Subíamos por un sendero tapizado de hojas en medio de un bosque exuberante de árboles de troncos altísimos tapizados de musgo y hongos, rodeados por helechos de hojas gigantescas con textura de piel de elefante y tallos espinosos. Y subíamos, y subíamos.
Dos horas después llegamos al mirador. Frente a nosotros estaba el Ventisquero Colgante, un glaciar clavado en la parte más alta de una montaña del que brotaba una cascada altísima que se convertía en un río decenas de metros más abajo. Nos quedamos ahí un rato, asombrados y recuperando el aliento después de la subida, empezamos el descenso.

DATOS MOSTRADOS:
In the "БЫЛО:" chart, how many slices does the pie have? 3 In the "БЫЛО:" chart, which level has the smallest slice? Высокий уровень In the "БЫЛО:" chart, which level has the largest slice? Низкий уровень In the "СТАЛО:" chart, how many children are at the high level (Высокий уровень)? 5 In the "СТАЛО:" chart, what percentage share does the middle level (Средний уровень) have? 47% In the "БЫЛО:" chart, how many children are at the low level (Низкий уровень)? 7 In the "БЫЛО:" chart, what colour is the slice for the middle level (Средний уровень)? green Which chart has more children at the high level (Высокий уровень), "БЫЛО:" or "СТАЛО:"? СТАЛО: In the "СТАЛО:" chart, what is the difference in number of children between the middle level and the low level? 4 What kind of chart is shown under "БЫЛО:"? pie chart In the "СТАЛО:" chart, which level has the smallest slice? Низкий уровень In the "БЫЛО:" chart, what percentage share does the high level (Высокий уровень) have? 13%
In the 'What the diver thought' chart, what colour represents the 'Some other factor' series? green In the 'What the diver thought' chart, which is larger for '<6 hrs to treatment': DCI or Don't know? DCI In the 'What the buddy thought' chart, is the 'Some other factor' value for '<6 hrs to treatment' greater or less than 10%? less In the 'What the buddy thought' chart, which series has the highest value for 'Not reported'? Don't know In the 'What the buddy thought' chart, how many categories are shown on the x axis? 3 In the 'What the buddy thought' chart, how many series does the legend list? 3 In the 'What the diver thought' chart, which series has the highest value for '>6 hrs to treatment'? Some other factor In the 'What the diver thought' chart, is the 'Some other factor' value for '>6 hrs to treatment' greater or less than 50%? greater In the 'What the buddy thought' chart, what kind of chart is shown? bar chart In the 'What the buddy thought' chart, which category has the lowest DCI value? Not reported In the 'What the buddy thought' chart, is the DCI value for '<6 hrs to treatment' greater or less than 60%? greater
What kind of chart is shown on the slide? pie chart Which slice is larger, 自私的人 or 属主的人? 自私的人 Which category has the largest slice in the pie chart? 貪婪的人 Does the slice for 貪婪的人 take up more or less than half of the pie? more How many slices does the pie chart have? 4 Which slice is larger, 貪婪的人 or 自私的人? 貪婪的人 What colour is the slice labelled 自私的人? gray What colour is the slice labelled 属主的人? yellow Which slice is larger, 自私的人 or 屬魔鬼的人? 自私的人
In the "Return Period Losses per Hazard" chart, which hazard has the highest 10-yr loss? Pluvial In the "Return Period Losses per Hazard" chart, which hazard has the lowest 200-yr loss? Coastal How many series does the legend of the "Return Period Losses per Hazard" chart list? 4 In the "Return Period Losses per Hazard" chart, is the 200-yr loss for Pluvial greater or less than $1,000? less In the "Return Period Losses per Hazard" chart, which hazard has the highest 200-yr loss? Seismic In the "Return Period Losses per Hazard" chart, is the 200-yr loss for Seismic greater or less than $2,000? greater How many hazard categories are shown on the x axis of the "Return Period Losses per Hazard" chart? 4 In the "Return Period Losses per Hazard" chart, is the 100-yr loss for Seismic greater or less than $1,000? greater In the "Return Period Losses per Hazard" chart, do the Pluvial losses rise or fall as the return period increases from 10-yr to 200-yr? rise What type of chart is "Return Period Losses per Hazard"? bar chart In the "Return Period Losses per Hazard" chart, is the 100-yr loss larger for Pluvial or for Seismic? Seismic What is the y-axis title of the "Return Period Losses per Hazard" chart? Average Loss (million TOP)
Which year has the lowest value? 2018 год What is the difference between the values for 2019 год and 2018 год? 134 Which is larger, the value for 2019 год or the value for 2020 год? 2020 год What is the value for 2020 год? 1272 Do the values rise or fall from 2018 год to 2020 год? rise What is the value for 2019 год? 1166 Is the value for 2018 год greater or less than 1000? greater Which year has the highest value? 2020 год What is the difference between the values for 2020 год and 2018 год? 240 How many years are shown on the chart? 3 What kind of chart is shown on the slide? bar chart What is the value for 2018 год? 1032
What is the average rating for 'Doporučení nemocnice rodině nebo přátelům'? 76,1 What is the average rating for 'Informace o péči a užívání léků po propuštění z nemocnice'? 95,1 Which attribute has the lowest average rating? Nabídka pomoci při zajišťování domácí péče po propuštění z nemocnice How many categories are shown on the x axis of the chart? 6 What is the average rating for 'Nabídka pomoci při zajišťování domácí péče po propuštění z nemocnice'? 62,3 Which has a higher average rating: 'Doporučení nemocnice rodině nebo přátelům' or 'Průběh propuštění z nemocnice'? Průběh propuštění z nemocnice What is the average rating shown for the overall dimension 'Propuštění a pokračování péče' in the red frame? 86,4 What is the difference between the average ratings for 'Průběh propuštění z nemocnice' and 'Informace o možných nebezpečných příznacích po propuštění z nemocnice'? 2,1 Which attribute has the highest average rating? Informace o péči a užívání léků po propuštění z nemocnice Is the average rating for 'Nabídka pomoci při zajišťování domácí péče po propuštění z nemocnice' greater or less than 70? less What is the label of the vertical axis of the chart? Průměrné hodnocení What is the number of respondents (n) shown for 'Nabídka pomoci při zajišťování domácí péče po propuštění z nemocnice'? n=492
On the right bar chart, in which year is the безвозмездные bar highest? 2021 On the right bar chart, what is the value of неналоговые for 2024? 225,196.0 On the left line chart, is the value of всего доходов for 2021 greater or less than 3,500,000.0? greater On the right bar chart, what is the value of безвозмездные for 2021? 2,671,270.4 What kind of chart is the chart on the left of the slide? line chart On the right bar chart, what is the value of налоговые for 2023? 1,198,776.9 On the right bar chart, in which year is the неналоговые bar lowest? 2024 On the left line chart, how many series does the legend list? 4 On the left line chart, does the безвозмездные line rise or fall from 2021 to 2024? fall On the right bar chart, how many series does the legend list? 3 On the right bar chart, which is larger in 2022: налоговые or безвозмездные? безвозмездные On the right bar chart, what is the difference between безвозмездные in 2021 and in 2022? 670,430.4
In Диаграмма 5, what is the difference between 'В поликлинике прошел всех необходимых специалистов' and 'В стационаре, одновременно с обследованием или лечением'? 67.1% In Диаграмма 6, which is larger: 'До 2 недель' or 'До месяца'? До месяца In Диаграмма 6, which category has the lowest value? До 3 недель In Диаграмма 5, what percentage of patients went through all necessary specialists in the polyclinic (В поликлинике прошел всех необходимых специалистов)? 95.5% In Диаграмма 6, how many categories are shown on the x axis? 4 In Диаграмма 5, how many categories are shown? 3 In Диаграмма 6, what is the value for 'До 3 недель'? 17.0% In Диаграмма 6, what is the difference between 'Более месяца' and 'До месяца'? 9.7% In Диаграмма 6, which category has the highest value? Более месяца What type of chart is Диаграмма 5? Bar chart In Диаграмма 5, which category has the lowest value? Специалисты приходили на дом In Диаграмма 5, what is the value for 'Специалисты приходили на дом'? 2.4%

QUÉ HACER:
**a)** Reproduce literalmente el fragmento del relato sobre el Ventisquero Colgante. Empieza en las palabras "Dos horas después" y termina después de "empezamos el descenso.".
**b)** Enumera, sin repetir ninguna, las formas verbales conjugadas en primera persona del plural que aparecen en el relato sobre el Ventisquero Colgante.
**c)** Prolonga el relato sobre el Ventisquero Colgante a partir de su última oración.

RESPUESTAS:
**a)**
Dos horas después llegamos al mirador. Frente a nosotros estaba el Ventisquero Colgante, un glaciar clavado en la parte más alta de una montaña del que brotaba una cascada altísima que se convertía en un río decenas de metros más abajo. Nos quedamos ahí un rato, asombrados y recuperando el aliento después de la subida, empezamos el descenso.

**b)** subíamos, llegamos, (nos) quedamos, empezamos

**c)**
Mientras caminábamos por la selva, Artemio, nuestro guía, siempre atento al camino, nos contaba en voz baja sobre los árboles. Pasamos junto a árboles con madera dura buena par hacer casas, árboles con madera ligera buena para hacer balsas, árboles sagrados que no se cortan nunca. Nos enseñó cortezas que curan males y enfermedades, cortezas perfumadas y cortezas que duermen o matan con su veneno fulminante.Vimos árboles parásitos que se trepan en otros árboles y los encierran hasta consumirlos, árboles esbeltos que caminan porque se mueven de lugar, árboles con ramas que guardan agua en el interior que se puede tomar. Árboles antiguos con troncos enormes que pedían abrazos, árboles jóvenes con troncos suaves para acariciar y árboles con troncos cubiertos de espinas punzantes que nos miraban altaneros mientras pasábamos cuidadosos junto a ellos.